The concept of scleral stiffening therapies has emerged as a novel theoretical approach for treating the ocular disorders glaucoma and myopia. Deformation of specific regions of the posterior eye is innately involved in the pathophysiology of these diseases, and thus targeted scleral stiffening could resist these changes and slow or prevent progression of these diseases. Here, we present the first systematic screen and direct comparison of the stiffening effect of small molecule collagen cross-linking agents in the posterior globe, namely using glyceraldehyde, genipin and methylglyoxal (also called pyruvaldehyde).

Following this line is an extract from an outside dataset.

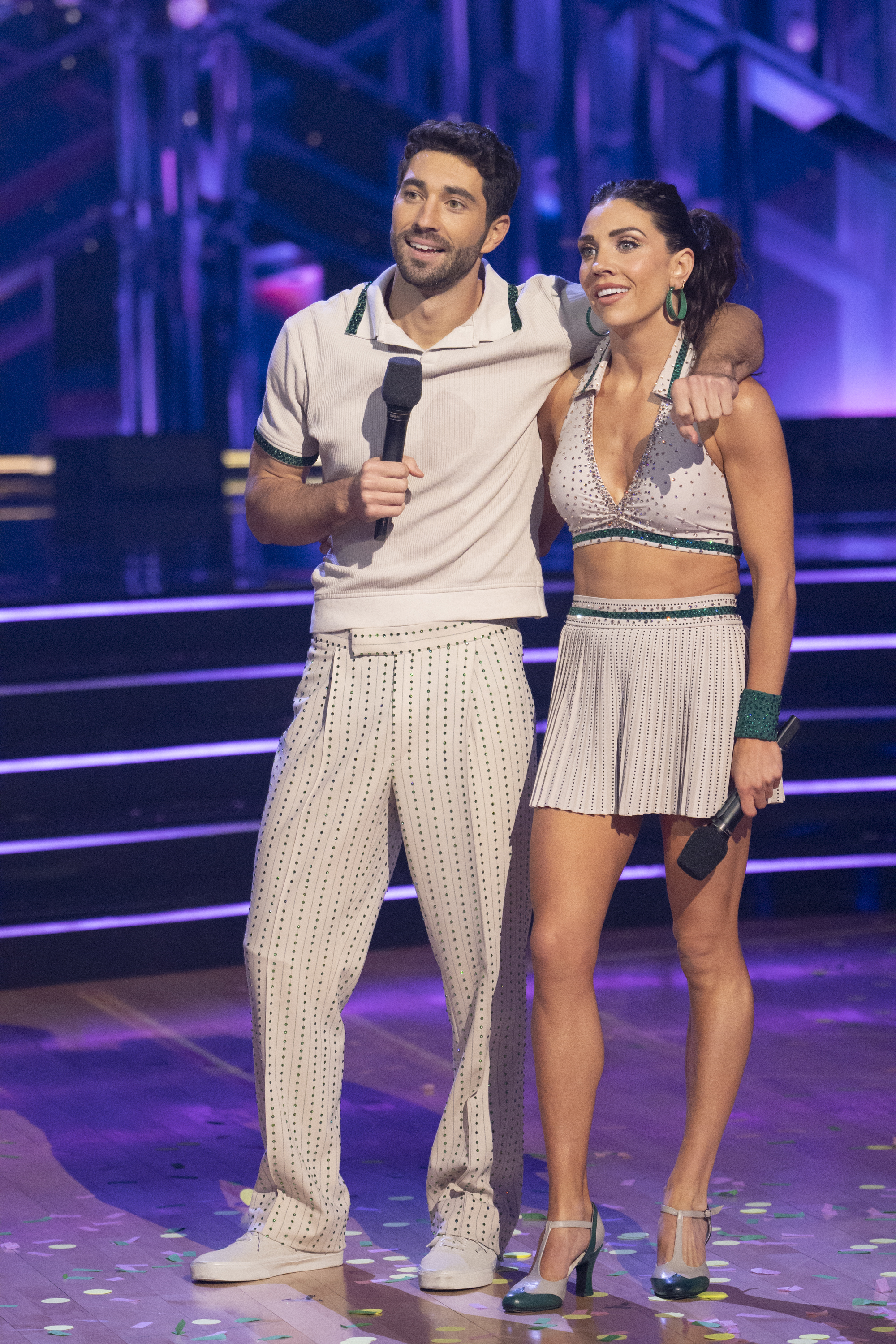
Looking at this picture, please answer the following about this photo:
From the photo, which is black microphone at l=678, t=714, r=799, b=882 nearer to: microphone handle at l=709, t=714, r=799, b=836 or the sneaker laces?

To establish a dose–response relationship, we used inflation testing to simulate the effects of increasing intraocular pressure in freshly harvested rat eyes stiffened with multiple concentrations of each agent. We used digital image correlation to compute the mechanical strain in the tissue as a metric of stiffness, using a novel treatment paradigm for screening relative stiffening by incubating half of each eye in cross-linker and using the opposite half as an internal control. We identified the doses necessary to increase stiffness by approximately 100%, namely 30 mM for glyceraldehyde, 1 mM for genipin and 7 mM for methylglyoxal, and we also identified the range of stiffening it was possible to achieve with such agents. Such findings will inform development of in vivo studies of scleral stiffening to treat glaucoma and myopia.
Electronic supplementary material is available online at https://dx.doi.org/10.6084/m9.figshare.c.3721804.
- Received January 7, 2017.
- Accepted March 9, 2017.
- © 2017 The Author(s)
Published by the Royal Society. All rights reserved.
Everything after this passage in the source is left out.